I had to make this same decision...

I ordered both a 4870 and the ASUS GTX260 (for 320 off newegg).  I benched both cards and ended up picking the GTX 260 - mine overclocked to 762 / 1528 / 1215 (~30% overclock), it ran much cooler and quieter and got P9958 in Vantage GPU for a total score of ~12000 and kept its pace in COJ (ATI's best benchmark).  Not to mention, it has CUDA and a bigger framebuffer than the 4870 - 

BUT

the 4870 drivers are immature, and the 4870 GPU is capable of something like 1.2 teraflops while the stock GTX 260 is ~.6 and the GTX 280 is ~ .9.  So if the drivers mature and the XOC bios/drivers come out, the 4870 will rock and will most certainly be faster than my GTX 260. My 4870 artifacted at 815, so it didnt clock much at all and ended up getting stomped by the OC'd 260 in *edit: ALMOST all my benchies: the minimum FPS on the 4870 was always lower:

~ even in COJ the 4870 would get 39 FPS average @ 1600x1050 16xAF 4xAA while the OC'd GTX 260 would get 36, but the 4870 would dip to like 12 fps, while the OC'd 260 would get 23 in the same spot.

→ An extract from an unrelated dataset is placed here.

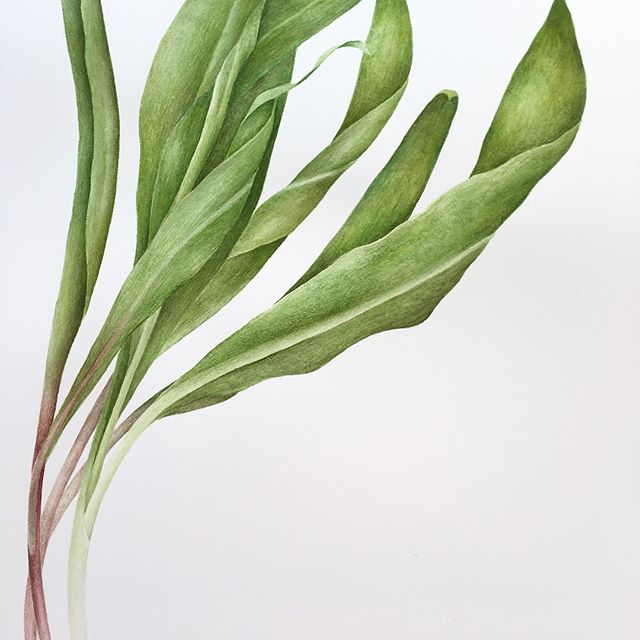 Freshly picked ramps 🌱🌱🌱 Second watercolor painting to date and feeling pretty stoked about working in this new medium . . . . . . #happyspring #rampseason #rampage #ramps #upstatelivin #botanicaldrawing #botanicalillustration #botanical #botanicalpainting #bronxbotanicalgarden #watercolor #watercolour #watercolorpainting #theydrawandcook #vegetables #seasonalfood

it was one of the hardest decisions i had to make, they are so similar ~ yet both cards absolutely dominate one another in different scenarios.  In new calyco in Vatage the 4870 beats the 260 hands down, while in Jane whatever (the first test) the 260 is just so much faster.  

Again I picked the GTX 260 primarily because of the sample i got that overclocked ~30%, and because my 4870 couldnt do past 815 even with a voltage mod in the bios(8.6% overclock).  Although the GPU on the 260 itself is less powerful, it is a better solution, with better drivers, better cooler, PhysX and insane OC capabilities and CUDA, which I plan to be using in the future.

(phew end of rant)


----------



## MilkyWay (Jul 15, 2008)

i didnt buy my 8800gt because i new it would be getting cuda drivers one day i bought it because it was the best value to performance card at the time

looking at the 4870 a lot of people have been satisfied some not

but physx drivers should be the only thing to sway you

ati are getting physx drivers and there own physics solutions

ill keep the 8800gt just now but i might get a 4870 just coz you can crossfire

wait till September and get the palit sonic 4870 because i PM palit guy and he said it will have non stock cooling and other goodies like oc capabilities and a special power circuit

its good to wait because by then drivers will have matured a little and heat wont be much of an issue with the new cooling


----------



## phanbuey (Jul 15, 2008)

MilkyWay said:


> i didnt buy my 8800gt because i new it would be getting cuda drivers one day i bought it because it was the best value to performance card at the time
> 
> looking at the 4870 a lot of people have been satisfied some not
> 
> ...



Its not just about CUDA... its the fact that i got a 30% overclock which made one card significantly faster than the other.


----------



## Tatty_One (Jul 15, 2008)

phanbuey said:


> I had to make this same decision...
> 
> I ordered both a 4870 and the ASUS GTX260 (for 320 off newegg).  I benched both cards and ended up picking the GTX 260 - mine overclocked to 762 / 1528 / 1215 (~30% overclock), it ran much cooler and quieter and got P9958 in Vantage GPU for a total score of ~12000 and kept its pace in COJ (ATI's best benchmark).  Not to mention, it has CUDA and a bigger framebuffer than the 4870 -
> 
> ...



Useful info.....thank you!


----------



## MilkyWay (Jul 15, 2008)

if the other card could clock would that make it better?
i mean these new sonic palits can usually clock great

it happens i had cards that clocked little in the past

either way all i know is that the 4870 should smoke the 260 and come close to the 280


----------



## lepra24 (Jul 15, 2008)

4870+1


----------



## Tatty_One (Jul 15, 2008)

MilkyWay said:


> if the other card could clock would that make it better?
> i mean these new sonic palits can usually clock great
> 
> it happens i had cards that clocked little in the past
> ...



I agree but most benches are run at stock speeds cause most people dont overclock, if the average 4870 is say 10% faster than the 260 across the board but the average 260 overclocks 20% more than the 4870 then the tails are turned so to speak, all in all, for an overclocker the answer may be not quite as simple, I like the sound of both, for me I think it will be price that decides when I come to upgrade but I wont do that until I have a game that wont play at my resolution on reasonable detail levels.


----------



## J-Man (Jul 15, 2008)

kenkickr said:


> With the 4870X2 around the bend I'd wait.  One of those will trounce anything, then grab another later on!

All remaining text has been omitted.